In [3]:
import pandas as pd
from scipy.stats import ttest_ind

# 定义需要比较的列名
clnames = ['text', 'interviewee_text', 'new_text', 'new_interviewee_text']
probs_columns = ['bert_prob', 'electra_prob', 'albert_prob', 'MentalBert_prob', 'xlnet_prob', 'roberta_prob']

# 定义需要比较的组合
comparisons = [
    ('text', 'interviewee_text'),
    ('new_text', 'new_interviewee_text'),
    ('text', 'new_text'),
    ('interviewee_text', 'new_interviewee_text')
]

# 遍历每个模型的概率列
for pro in probs_columns:
    print(f"**************** Comparing {pro} ****************")
    for comp in comparisons:
        data1 = pd.read_csv(f'NLP_{comp[0]}.csv')[pro]
        data2 = pd.read_csv(f'NLP_{comp[1]}.csv')[pro]
        statistic, p_value = ttest_ind(data1, data2)
        print(f"Comparison: {comp[0]} vs {comp[1]} for {pro}")
        print(f"T-test P-value: {p_value}")
    print("\n")

**************** Comparing bert_prob ****************
Comparison: text vs interviewee_text for bert_prob
T-test P-value: 0.4959411176401535
Comparison: new_text vs new_interviewee_text for bert_prob
T-test P-value: 0.4934843920481743
Comparison: text vs new_text for bert_prob
T-test P-value: 0.1330792187782198
Comparison: interviewee_text vs new_interviewee_text for bert_prob
T-test P-value: 0.05499207015042756


**************** Comparing electra_prob ****************
Comparison: text vs interviewee_text for electra_prob
T-test P-value: 0.6707698057105984
Comparison: new_text vs new_interviewee_text for electra_prob
T-test P-value: 0.4676150007765988
Comparison: text vs new_text for electra_prob
T-test P-value: 1.7840614691881312e-13
Comparison: interviewee_text vs new_interviewee_text for electra_prob
T-test P-value: 0.0118622163512941


**************** Comparing albert_prob ****************
Comparison: text vs interviewee_text for albert_prob
T-test P-value: 0.8190760781311914
Comp

In [4]:
import pandas as pd
from scipy.stats import ttest_ind, mannwhitneyu, wilcoxon, ks_2samp, levene

# Define the context names and model probability columns
clnames = ['text', 'interviewee_text', 'new_text', 'new_interviewee_text']
probs_columns = ['bert_prob', 'electra_prob', 'albert_prob', 'MentalBert_prob', 'xlnet_prob', 'roberta_prob']

# Define the comparisons
comparisons = [
    ('text', 'interviewee_text'),
    ('new_text', 'new_interviewee_text'),
    ('text', 'new_text'),
    ('interviewee_text', 'new_interviewee_text')
]

# Iterate through each model's probability column
for pro in probs_columns:
    print(f"**************** Comparing {pro} ****************")
    for comp in comparisons:
        # Dynamically load the CSV files for the two datasets being compared
        data1 = pd.read_csv(f'NLP_{comp[0]}.csv')[pro]
        data2 = pd.read_csv(f'NLP_{comp[1]}.csv')[pro]

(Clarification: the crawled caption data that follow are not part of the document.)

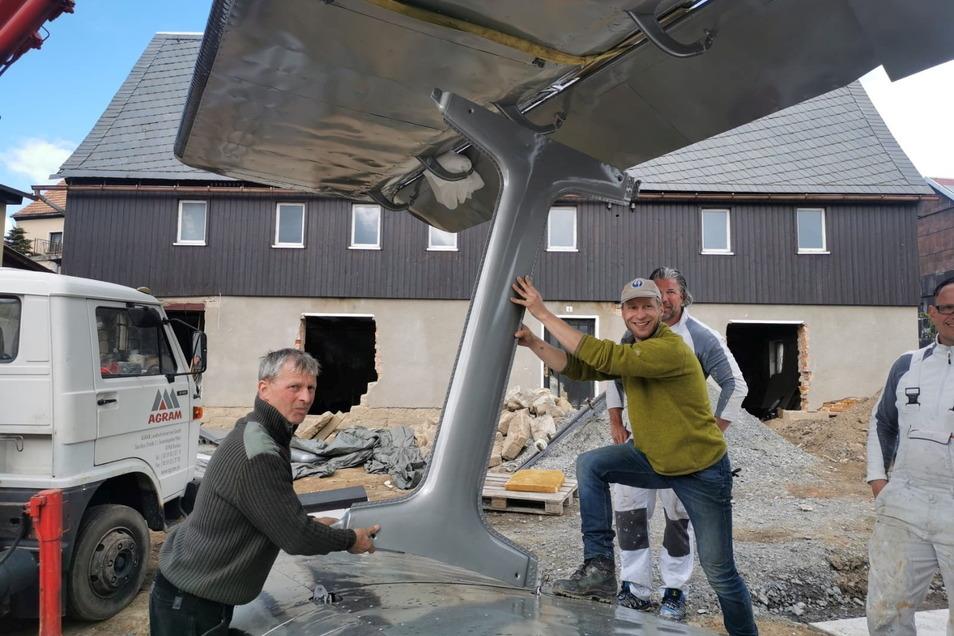 Ursprünglich wollte Erik Herbert (rechts mit Basecap) das Haus im Hintergrund zu Ferienwohnungen umbauen. Dann kam ihm aber die Idee mit dem Flugzeug.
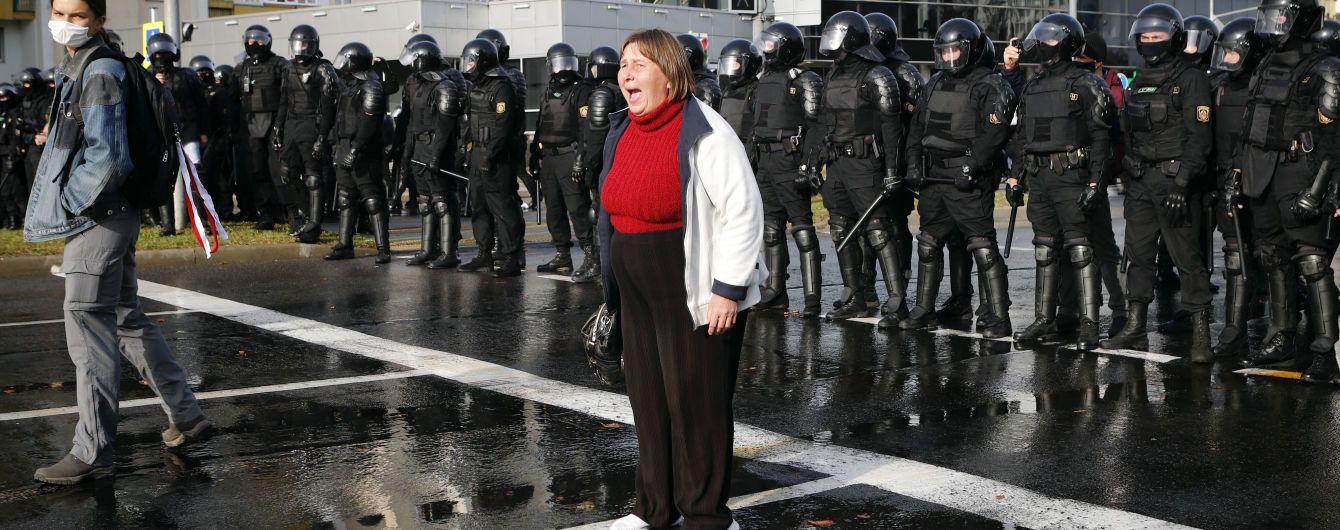 В Беларуси не утихают протесты: на митинги выходят десятки тысяч людей в разных городах страны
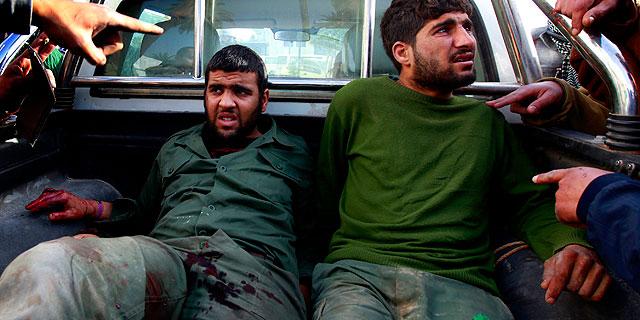 Rebeldes heridos en MIsrata son conducidos al hospital.| Reuters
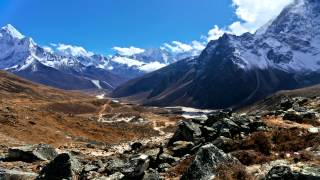 preview picture of video 'Time-lapse of clouds passing over the Pheriche valley, Ama Dablam and Taboche.'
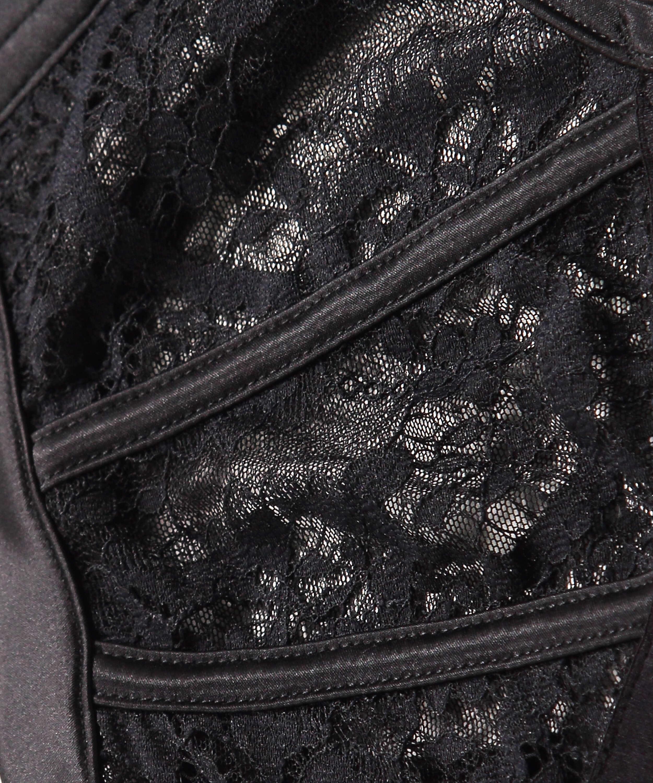 Soutien-gorge à armatures préformé Hannako, Noir, main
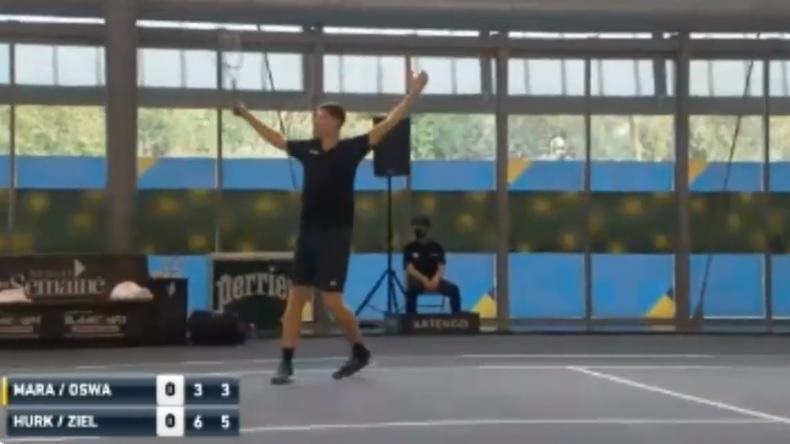Hubert Hurkacz met un coup gagnant exceptionnel en double au Moselle Open 2021.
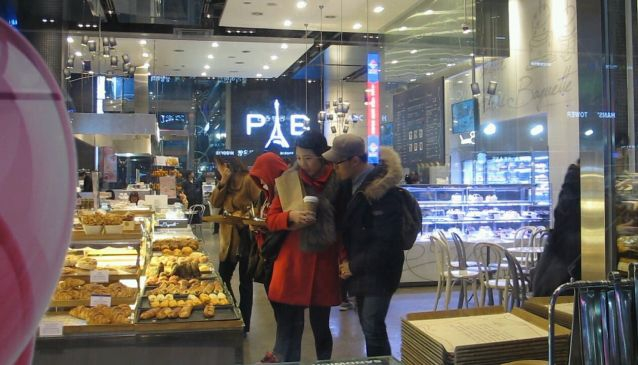 A couple at Paris Baguette Flagship Bakery, Gangnam Station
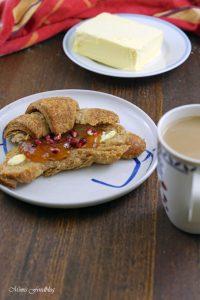 Selbst gemachte Croissants aus Vollkornmehl lasst uns gemütlich brunchen vollwertig und lecker 2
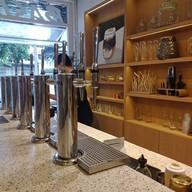 บรรยากาศ Eureka Coffee Tap Saladaeng ศาลาแดง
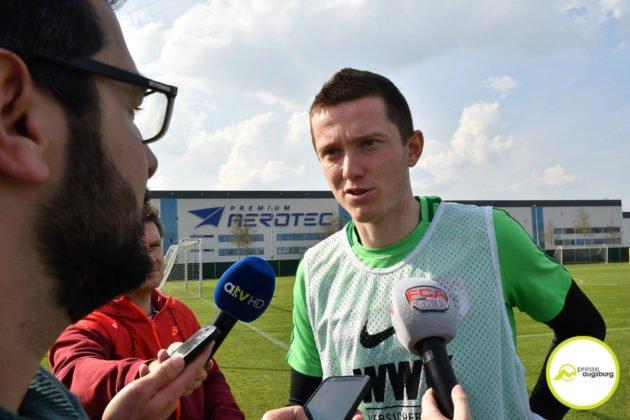 fca_training_015-630x420 Bildergalerie |Der FC Augsburg macht sich fit für Stuttgart Augsburg Stadt Bildergalerien FC Augsburg News Sport |Presse Augsburg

        print(f"\nComparison: {comp[0]} vs {comp[1]} for {pro}")

        # 1. Perform Independent t-test
        t_statistic, t_p_value = ttest_ind(data1, data2)
        print(f"T-test P-value: {t_p_value}")

        # 2. Perform Mann-Whitney U Test (non-parametric)
        mw_statistic, mw_p_value = mannwhitneyu(data1, data2)
        print(f"Mann-Whitney U Test P-value: {mw_p_value}")

        # 3. Perform Wilcoxon Signed-Rank Test (only for paired data)
        try:
            wilcoxon_statistic, wilcoxon_p_value = wilcoxon(data1, data2)
            print(f"Wilcoxon Signed-Rank Test P-value: {wilcoxon_p_value}")
        except ValueError:
            # Wilcoxon requires paired data of the same length; catch the error
            print("Wilcoxon Signed-Rank Test not applicable (data lengths do not match).")

        # 4. Perform Kolmogorov-Smirnov Test (distribution comparison)
        ks_statistic, ks_p_value = ks_2samp(data1, data2)
        print(f"Kolmogorov-Smirnov Test P-value: {ks_p_value}")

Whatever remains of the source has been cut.